Organisations define a materiality threshold. Routine updates are operational maintenance; changes exceeding the threshold (new domains, demographic coverage shifts, source distribution changes) trigger the risk gate and change classification.
Currency monitoring. A knowledge base that is incomplete or outdated produces outputs that are incomplete or outdated. For high-risk systems, this is a compliance risk: outputs may not reflect the current state of the domain, leading to decisions that are wrong in ways performance metrics do not capture. Currency monitoring tracks the age of each document, update frequency in the source domain, external signals indicating a document may be outdated (new legislation, published corrections, superseding publications), and user feedback indicating outdated responses.
Knowledge base versioning. The knowledge base is versioned as a data asset, following data versioning principles. Each version captures the complete set of documents, their metadata, and the embedding vectors generated from them. Version changes are tracked in AISDP Module 10 and evaluated against the substantial modification criteria.
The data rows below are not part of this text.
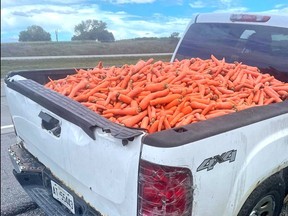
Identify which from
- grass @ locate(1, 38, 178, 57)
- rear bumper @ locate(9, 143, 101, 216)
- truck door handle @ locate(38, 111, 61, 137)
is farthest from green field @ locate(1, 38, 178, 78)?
rear bumper @ locate(9, 143, 101, 216)

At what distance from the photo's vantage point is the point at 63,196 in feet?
8.06

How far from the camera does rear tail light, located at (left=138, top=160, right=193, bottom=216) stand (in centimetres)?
167

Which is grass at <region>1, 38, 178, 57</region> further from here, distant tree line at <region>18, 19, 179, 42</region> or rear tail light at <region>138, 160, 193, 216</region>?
rear tail light at <region>138, 160, 193, 216</region>

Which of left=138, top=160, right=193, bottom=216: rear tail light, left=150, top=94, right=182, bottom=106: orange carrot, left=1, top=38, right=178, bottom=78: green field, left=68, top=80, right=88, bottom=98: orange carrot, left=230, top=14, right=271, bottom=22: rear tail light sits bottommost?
left=138, top=160, right=193, bottom=216: rear tail light

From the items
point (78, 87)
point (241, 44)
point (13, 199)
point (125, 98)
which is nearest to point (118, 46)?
point (78, 87)

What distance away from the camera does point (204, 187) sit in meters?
1.78

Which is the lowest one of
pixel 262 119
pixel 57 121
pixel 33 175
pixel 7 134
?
pixel 7 134

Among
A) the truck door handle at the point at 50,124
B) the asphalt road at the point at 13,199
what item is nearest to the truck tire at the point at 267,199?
the asphalt road at the point at 13,199

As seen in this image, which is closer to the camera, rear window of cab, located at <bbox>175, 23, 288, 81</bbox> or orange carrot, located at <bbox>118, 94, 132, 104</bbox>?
orange carrot, located at <bbox>118, 94, 132, 104</bbox>

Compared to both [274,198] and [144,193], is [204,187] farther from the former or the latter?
[274,198]

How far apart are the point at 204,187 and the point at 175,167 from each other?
0.25 metres

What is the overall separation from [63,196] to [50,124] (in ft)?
1.81

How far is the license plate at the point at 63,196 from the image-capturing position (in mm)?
2366

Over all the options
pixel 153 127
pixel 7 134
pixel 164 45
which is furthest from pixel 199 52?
pixel 7 134
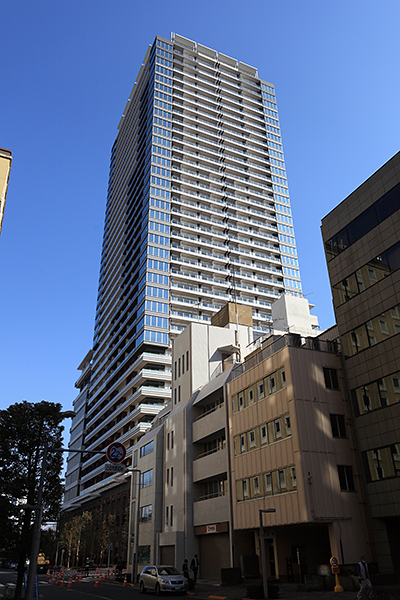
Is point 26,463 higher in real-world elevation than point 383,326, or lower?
lower

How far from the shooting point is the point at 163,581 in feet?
89.2

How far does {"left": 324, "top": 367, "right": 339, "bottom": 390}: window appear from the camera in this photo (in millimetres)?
29898

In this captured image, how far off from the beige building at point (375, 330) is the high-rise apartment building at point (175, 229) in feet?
176

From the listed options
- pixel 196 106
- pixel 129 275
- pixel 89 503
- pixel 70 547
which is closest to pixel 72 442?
pixel 89 503

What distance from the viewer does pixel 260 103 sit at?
135 m

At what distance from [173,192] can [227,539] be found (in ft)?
267

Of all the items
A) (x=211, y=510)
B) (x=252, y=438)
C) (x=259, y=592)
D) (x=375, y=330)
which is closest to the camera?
(x=259, y=592)

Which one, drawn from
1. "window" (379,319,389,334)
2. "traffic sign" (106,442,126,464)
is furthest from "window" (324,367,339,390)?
"traffic sign" (106,442,126,464)

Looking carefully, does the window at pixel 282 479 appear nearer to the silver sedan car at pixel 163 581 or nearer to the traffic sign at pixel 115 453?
the silver sedan car at pixel 163 581

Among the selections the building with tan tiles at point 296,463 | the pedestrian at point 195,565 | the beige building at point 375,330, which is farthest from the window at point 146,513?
the beige building at point 375,330

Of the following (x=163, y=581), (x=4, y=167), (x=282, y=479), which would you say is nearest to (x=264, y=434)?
(x=282, y=479)

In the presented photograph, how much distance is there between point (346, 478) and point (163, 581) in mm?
12028

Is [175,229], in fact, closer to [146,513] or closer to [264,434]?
[146,513]

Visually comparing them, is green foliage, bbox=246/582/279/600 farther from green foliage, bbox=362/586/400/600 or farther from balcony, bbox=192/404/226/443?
balcony, bbox=192/404/226/443
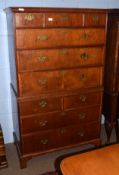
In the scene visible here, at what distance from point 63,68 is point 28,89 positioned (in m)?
0.40

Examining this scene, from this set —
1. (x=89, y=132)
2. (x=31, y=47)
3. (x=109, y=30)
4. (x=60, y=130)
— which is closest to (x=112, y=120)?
(x=89, y=132)

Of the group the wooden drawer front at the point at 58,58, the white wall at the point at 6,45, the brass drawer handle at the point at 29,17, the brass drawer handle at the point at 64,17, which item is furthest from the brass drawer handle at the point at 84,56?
the white wall at the point at 6,45

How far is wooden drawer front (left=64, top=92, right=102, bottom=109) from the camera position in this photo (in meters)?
2.18

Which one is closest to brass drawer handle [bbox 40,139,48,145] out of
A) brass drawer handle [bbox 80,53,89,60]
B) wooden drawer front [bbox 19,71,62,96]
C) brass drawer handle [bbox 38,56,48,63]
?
wooden drawer front [bbox 19,71,62,96]

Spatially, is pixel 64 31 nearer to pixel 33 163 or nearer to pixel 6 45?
pixel 6 45

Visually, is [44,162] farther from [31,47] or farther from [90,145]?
[31,47]

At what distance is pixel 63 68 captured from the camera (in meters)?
Answer: 2.04

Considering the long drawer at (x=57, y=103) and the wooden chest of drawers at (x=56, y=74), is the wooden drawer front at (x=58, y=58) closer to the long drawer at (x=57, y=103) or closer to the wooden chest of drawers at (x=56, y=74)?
the wooden chest of drawers at (x=56, y=74)

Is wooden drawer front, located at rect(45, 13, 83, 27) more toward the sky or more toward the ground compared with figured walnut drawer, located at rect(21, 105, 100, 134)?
more toward the sky

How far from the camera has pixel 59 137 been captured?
2.27 m

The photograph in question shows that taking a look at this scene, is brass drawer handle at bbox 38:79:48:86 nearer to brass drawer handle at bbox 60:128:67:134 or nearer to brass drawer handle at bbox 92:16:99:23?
brass drawer handle at bbox 60:128:67:134

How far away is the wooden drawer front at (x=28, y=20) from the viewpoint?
5.74 feet

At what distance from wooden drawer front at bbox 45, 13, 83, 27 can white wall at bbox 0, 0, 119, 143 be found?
0.59m

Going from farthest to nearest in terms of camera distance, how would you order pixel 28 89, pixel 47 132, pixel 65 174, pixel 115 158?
pixel 47 132 < pixel 28 89 < pixel 115 158 < pixel 65 174
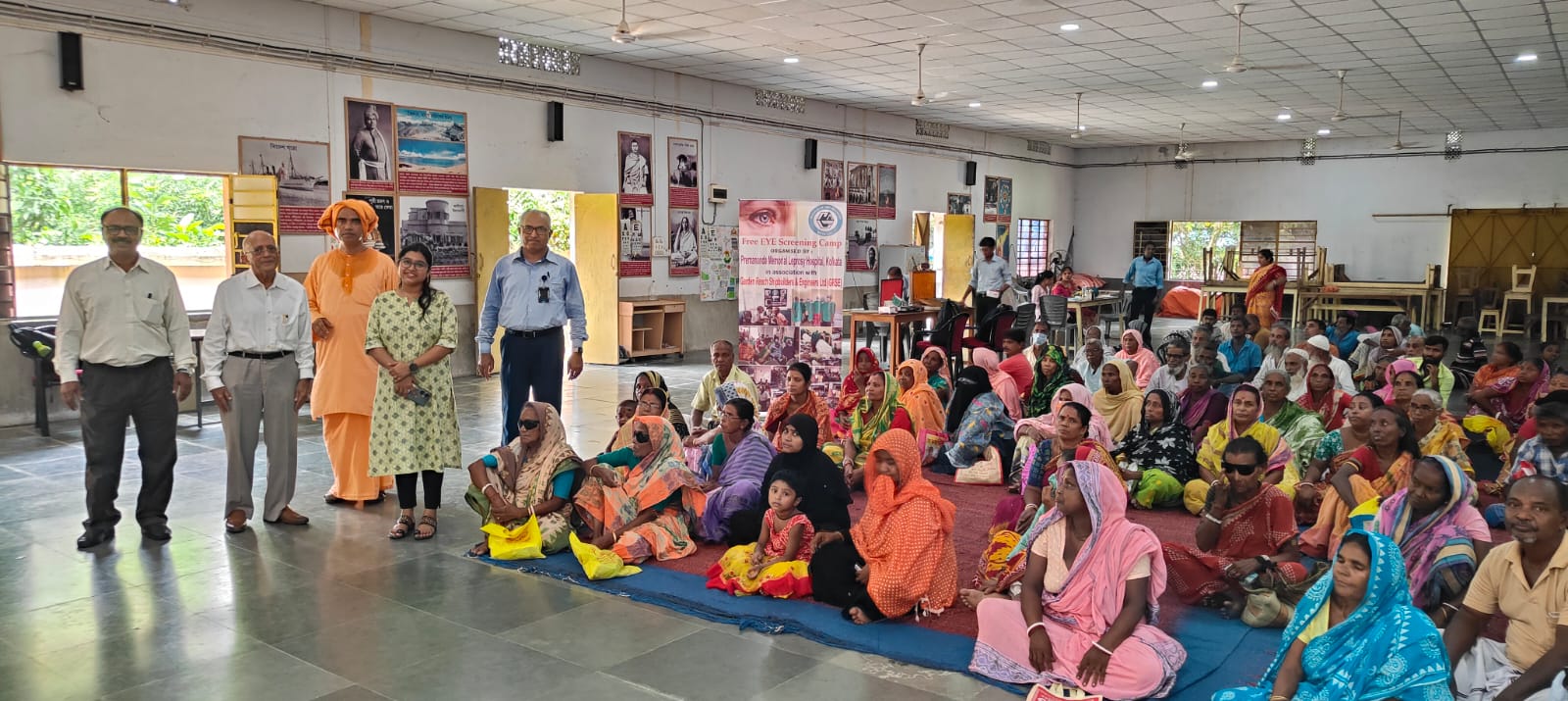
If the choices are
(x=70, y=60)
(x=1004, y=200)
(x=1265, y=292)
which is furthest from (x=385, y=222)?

Third, embedding version alignment. Document embeddings in the vector store must be generated by the same embedding model version as query embeddings at inference time. A mismatch can silently degrade retrieval quality. The Technical SME implements version alignment checks and documents the mechanism in AISDP Module 10.
Structured evidence for audit. Each inference produces a grounding report containing: the query; retrieved documents with identifiers and relevance scores; the model's output; the grounding analysis showing which claims are supported and which are not; the overall grounding score; and the action taken (passed, flagged, or suppressed). Aggregate grounding metrics are tracked as post-market monitoring indicators in AISDP Module 12 and monitored for drift.
Procedural alternative. Without automated grounding verification, human reviewers assess output grounding. This is feasible only for low-volume systems where every output is reviewed before delivery. The reviewer checks each output against retrieved documents and records whether it is fully grounded, partially grounded, or ungrounded. For systems with more than approximately 50 outputs per day, manual verification is unsustainable without disproportionate staffing.
The materiality threshold is documented in the AISDP and reviewed quarterly. The threshold should reference quantitative indicators where possible: knowledge base size change exceeding 20%; document source distribution change exceeding a defined divergence metric; grounding score shift in the sentinel evaluation exceeding a defined tolerance.